Task directions
Please output the data exactly, minus pictures.

Raw data
*** Block opens ***

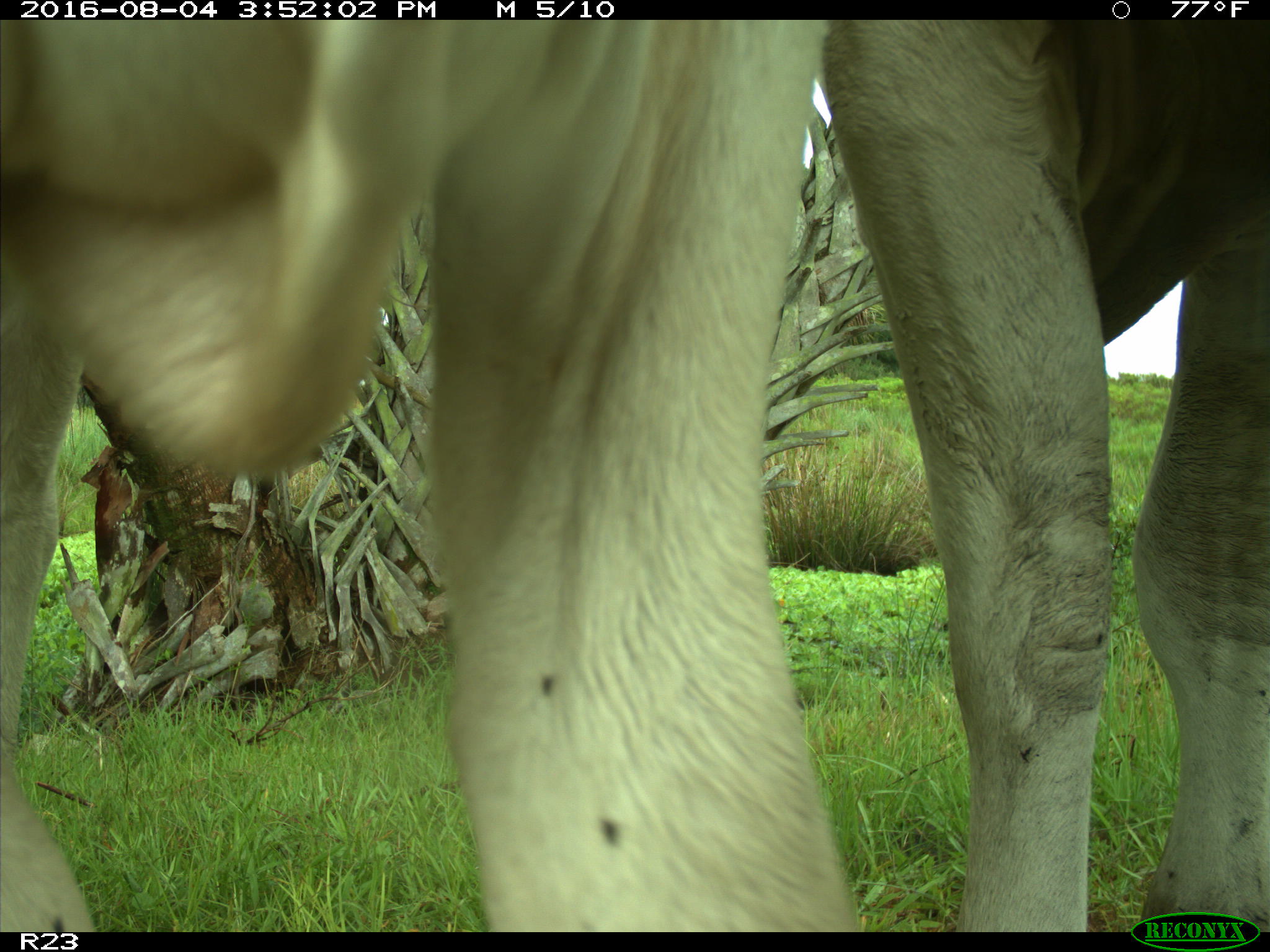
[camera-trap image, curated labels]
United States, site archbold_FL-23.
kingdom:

*** Block closes ***

Output of the task
[camera-trap image, curated labels]
United States, site archbold_FL-23.
kingdom:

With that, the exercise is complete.